Jakarta, VIVA – Wakil Ketua DPR RI, Sufmi Dasco Ahmad, memberikan kabar terbaru mengenai perkembangan Rancangan Undang-Undang (RUU) Perampasan Aset.
Dasco mengungkapkan bahwa saat ini Komisi III DPR RI tengah aktif melakukan berbagai tahapan mulai dari persiapan, penghimpunan masalah hingga penyusunan naskah akademik.

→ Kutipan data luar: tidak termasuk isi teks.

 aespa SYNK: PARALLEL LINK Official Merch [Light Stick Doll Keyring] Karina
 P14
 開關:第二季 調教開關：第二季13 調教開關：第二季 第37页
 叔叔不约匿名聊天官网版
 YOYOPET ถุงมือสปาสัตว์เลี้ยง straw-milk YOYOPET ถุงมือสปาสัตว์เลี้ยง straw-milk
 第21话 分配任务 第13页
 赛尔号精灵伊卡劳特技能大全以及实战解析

"Kami waktu itu sudah menyatakan bahwa kalau sudah selesai Undang-Undang KUHP, KUHAP, kemudian juga dikompilasi dengan Undang-Undang Tipikor, Komisi III DPR RI pada saat ini sedang dan sudah belanja masalah," ujar Dasco kepada wartawan, dikutip Selasa, 24 Februari 2026.
"Sekarang sedang dalam penyusunan draf naskah akademik dan RUU-nya," lanjut Dasco.
Lebih lanjut, Dasco menyebutkan bahwa RUU Perampasan Aset akan dibahas bersamaan dengan beberapa agenda legislasi penting lainnya, seperti RUU Perlindungan Pekerja Rumah Tangga (PPRT) dan aturan terkait ketenagakerjaan.
Ia menjamin bahwa DPR akan membuka ruang seluas-luasnya bagi masyarakat untuk memberikan masukan sebelum undang-undang tersebut disahkan.
"Nah, sehingga ketika itu kemudian selesai, kita juga akan segera menyusul dengan Undang-Undang PPRT dan Ketenagakerjaan tadi. Kita akan segera adakan partisipasi publik, untuk kemudian setelah itu kita akan melakukan pembahasan undang-undang," pungkasnya.